In my previous post, I had written about having difficulties with the AT89C52’s oscillator being unstable and how I cured that issue.
Once I had achieved a stable oscillator, I increased the clock to 20 MHz. All seemed to work properly. I was able to write a BASIC program and save it to EEPROM using the PROG command and then I was able to run that same program from EEPROM as expected. However, on a few occasions, the saved program ended up with hard-errors in it. Looking at the saved program, one could see that some characters had changed and that in fact, the program had been a little trashed. Erasing the EEPROM and saving again seemed to cure the problem but coming back to the project overnight and similat errors occurred. At first, I thought that it might be a bad EEPROM, so I used a different one but the same type of “trashed saved program” errors occurred. I even pulled the EEPROM to read in my TL-866A and I could see that a byte had in fact, changed.

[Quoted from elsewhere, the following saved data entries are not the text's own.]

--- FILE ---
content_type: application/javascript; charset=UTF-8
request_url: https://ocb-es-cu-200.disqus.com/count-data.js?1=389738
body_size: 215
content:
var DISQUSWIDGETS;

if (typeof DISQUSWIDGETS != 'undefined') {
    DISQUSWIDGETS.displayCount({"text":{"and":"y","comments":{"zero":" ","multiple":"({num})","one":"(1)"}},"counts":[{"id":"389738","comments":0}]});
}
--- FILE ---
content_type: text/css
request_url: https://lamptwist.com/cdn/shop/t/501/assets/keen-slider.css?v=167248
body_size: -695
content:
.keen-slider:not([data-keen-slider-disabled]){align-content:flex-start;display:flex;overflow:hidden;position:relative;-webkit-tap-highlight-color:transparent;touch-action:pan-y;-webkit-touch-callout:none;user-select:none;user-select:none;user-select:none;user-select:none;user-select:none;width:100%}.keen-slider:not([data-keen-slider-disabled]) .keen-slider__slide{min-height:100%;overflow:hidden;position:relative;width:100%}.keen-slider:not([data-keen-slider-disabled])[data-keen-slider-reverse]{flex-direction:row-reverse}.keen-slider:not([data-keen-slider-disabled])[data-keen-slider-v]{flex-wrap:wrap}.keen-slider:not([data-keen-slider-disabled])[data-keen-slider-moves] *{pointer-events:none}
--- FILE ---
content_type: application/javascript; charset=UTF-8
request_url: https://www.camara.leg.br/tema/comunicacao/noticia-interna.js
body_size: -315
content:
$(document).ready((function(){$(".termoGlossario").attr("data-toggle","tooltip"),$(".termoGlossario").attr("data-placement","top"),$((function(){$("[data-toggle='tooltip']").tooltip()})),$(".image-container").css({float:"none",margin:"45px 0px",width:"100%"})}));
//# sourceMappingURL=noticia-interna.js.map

I figured that it HAD to be the access time of the EEPROM getting in the way but I had not actually calculated the required timings to verify this. Well, I finally set up a spreadsheet to do so. I used the timing formulas from the AT89C52 datasheet since those are the only timing variables that will change depending on the clock speed.
From the AT28C64-150’s datasheet, it can be seen by the”CE to output delay” parameter, that the data will be available no more than 150 nS after the CE line goes low. The “Address to output delay” parameter is the same as the “CE to output delay” parameter of 150 nS. Since I am using a GAL22V10D-15 to decode chip-selects and output enables for the RAM and EEPROM, I must take into consideration the propagation delay for the “Input or I/O to Combinatorial Output” parameter, which is 15 nS maximum. What I found was that the 150 nS EEPROM was exactly at the maximum access time of 150 nS required for proper operation with the AT90S52 at 20 MHz, which explains the funky intermittent failures. At 16 MHz, the EEPROM access time is within the required minimum timing.
Now, one may be asking “What about the RAM? Is it not affected as well?” The answer is “no”, because the RAM I am using is static and has a 15 nS access time.
Below are screen prints of the spreadsheet I used for this timing calculation. On the left is the 20 MHz timing and the right is the 16 MHz timing.
Here is the spreadsheet file in XLS format.
Unless I decide to purchase some 120 nS AT28C64’s, I’ll leave the AT89C52 running at 16 MHz.